Based on the EU Directive for Administrative Cooperation, No 6. (“DAC6”), intermediaries or taxpayers are obliged to actively report certain tax constructs to the tax authorities. For the purpose of the Directive, any arrangements that present a potential risk of tax avoidance should be reported. However, certain arrangements are only reportable to the extent that the main benefit test has been met. The main benefit test dictates that at least one of the main objectives of a certain arrangement should be tax savings.
The primary objective of the Directive is to share knowledge about cross-border tax structures, which will give legislators in the Member States an opportunity to combat any tax-saving structures that are considered undesirable. To this end, the notifications received by the relevant tax authorities will be exchanged with the tax authorities in the other (affected) EU Member State(s).
Mandatory Disclosure Directive
Hallmarks and main benefit test
The characteristics or features of a cross-border arrangement that indicate a potential risk of tax avoidance are commonly referred to as “hallmarks”.
The main benefit test applies to generic hallmarks as well as several specific hallmarks. In compliance with the DAC6 regulations, the main benefit test verifies if the main benefit, or one of the main benefits, that a person may reasonably expect to derive from an arrangement is to obtain a tax advantage.
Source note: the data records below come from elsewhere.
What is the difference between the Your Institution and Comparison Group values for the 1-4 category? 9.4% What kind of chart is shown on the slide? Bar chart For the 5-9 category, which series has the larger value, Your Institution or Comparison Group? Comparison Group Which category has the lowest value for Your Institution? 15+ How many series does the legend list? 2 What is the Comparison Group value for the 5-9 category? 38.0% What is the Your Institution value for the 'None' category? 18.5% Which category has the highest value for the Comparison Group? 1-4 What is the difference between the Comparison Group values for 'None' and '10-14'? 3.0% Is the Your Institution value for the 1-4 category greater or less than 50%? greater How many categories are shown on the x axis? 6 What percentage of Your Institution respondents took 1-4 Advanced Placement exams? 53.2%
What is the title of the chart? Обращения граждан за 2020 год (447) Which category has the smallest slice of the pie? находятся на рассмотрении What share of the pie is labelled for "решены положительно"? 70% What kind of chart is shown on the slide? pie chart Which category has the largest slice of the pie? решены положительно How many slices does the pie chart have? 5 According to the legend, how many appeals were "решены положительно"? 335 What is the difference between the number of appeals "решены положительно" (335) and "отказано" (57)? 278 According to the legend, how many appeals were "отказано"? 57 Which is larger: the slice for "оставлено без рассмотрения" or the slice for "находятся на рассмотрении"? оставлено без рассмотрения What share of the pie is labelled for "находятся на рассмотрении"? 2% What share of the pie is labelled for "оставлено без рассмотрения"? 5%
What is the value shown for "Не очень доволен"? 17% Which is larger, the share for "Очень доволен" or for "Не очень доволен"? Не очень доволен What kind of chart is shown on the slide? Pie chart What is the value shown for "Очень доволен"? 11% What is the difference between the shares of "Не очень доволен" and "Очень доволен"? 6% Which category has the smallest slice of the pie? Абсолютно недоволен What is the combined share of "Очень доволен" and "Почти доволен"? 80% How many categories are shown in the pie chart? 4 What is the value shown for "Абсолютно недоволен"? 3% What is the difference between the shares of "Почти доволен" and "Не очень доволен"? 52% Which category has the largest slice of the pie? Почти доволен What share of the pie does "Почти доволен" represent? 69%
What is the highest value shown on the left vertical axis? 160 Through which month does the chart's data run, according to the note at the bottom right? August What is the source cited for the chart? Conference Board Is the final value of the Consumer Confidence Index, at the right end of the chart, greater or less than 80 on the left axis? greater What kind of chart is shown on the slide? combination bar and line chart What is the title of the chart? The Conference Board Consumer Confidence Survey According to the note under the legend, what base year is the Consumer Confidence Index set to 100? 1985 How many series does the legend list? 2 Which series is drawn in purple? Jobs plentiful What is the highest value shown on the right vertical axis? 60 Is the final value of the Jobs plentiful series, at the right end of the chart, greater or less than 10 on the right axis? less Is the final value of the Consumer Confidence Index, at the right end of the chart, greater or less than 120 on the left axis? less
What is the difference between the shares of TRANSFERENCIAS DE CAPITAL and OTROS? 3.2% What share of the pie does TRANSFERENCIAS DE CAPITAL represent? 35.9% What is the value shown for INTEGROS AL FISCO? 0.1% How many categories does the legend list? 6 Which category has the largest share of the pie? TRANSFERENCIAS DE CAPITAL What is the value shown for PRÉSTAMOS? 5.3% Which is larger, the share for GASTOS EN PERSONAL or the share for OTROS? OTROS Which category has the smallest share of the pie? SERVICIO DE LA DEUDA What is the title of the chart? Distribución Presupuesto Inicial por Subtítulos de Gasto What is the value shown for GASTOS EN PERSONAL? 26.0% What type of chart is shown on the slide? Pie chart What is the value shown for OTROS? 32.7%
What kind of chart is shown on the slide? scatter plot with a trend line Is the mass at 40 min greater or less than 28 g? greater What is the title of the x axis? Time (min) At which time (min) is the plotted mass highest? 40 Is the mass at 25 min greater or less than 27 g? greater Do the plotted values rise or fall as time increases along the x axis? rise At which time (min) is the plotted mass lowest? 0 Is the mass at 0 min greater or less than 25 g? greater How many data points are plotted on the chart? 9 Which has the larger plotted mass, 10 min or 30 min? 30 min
The main benefit test compares the value of the expected tax advantage with any other benefits likely to be obtained from the transaction, and has the advantage of providing an objective assessment of the tax benefits.
In principle, the obligation to file a report lies with a company’s intermediaries and so-called auxiliary intermediaries, which can include many types of tax, corporate, financial, legal or investment service providers such as tax advisers, accountants, lawyers, civil-law notaries, banks and corporate service providers (former trust offices), but also investment bank portfolio managers. In specific cases, the duty to issue a report shifts to the taxpayer; for example, if the intermediary invokes a right of privilege or in the absence of an intermediary (as may be the case where the arrangement was conceived, managed and implemented by an in-house department of the taxpayer). In some cases, there may be an exemption from the duty to disclose; for example, if the same information about the arrangement has previously been disclosed by another intermediary.
Substantial sanctions are attached to the obligations under DAC6. Non-compliance with the obligations, mistakes or even inappropriate filing can result in an administrative fine or criminal prosecution, where the fines range in size from moderate to very high, depending on the EU country involved. Nonetheless, having an “arguable point of view” may prevent the imposition of a fine.
The main challenges imposed by DAC6 can be divided into two categories: technical challenges and process challenges. Interpretations of the hallmarks and the disparities between Member States (e.g., Portugal and Poland) are the primary subjects of the technical challenges; whereas the process challenges are focused on the internal process and documentation of the assessments.
The technical challenges relate to the interpretation and scope of implementation of the directive in individual Member States, particularly as disparities can be observed in several Member States. In certain EU Member States, the implementations of the Directive are even wider in scope when compared to the provisions laid down in the EU Directive; e.g., the obligation to report may be extended to include domestic tax arrangements, or to include additional tax types, or may have different language requirements and require additional information, etc. As an intermediary or multinational, keeping track of all these differences may prove to be a challenge.
In several Member States (e.g., the Netherlands), the tax authorities have announced that intermediaries are expected to design a process for their DAC6 assessments and filings. An intermediary should also foster internal awareness regarding the legislation and its process. The following challenges can be observed in implementing such a process:
- Internal awareness and education: taking the interpretations of all individual Member States into account.
- Assessment workflow: a complete and coherent workflow is required for all assessments.
- Deadline management: monitoring all arrangements and deadlines.
- Repository: an up-to-date repository with all filings, assessments, supporting documents and decision tracking.
- Audit trail: a complete audit trail of all relevant activities and documents related to the assessments.
DAC6 poses several challenges, all of which should be considered when designing a proper DAC6 assessment and filing process. These challenges pose a risk to both the substantive assessment of the main benefit test and the hallmarks, as well as a risk to the process itself. Therefore, any solution aimed at addressing the DAC6 requirements should take the following aspects into account:
- Education and awareness: technical information with regards to the local DAC6 implementation measures, as well as a broader sense of awareness with regards to the purpose, risks and penalties imposed by DAC6.
- Workflow management: streamlining the process in a uniform, efficient and effective manner.
- Repository and audit trail: building a database of all assessments (reportable and non-reportable) and all supporting documents, with decision reasoning and commentaries.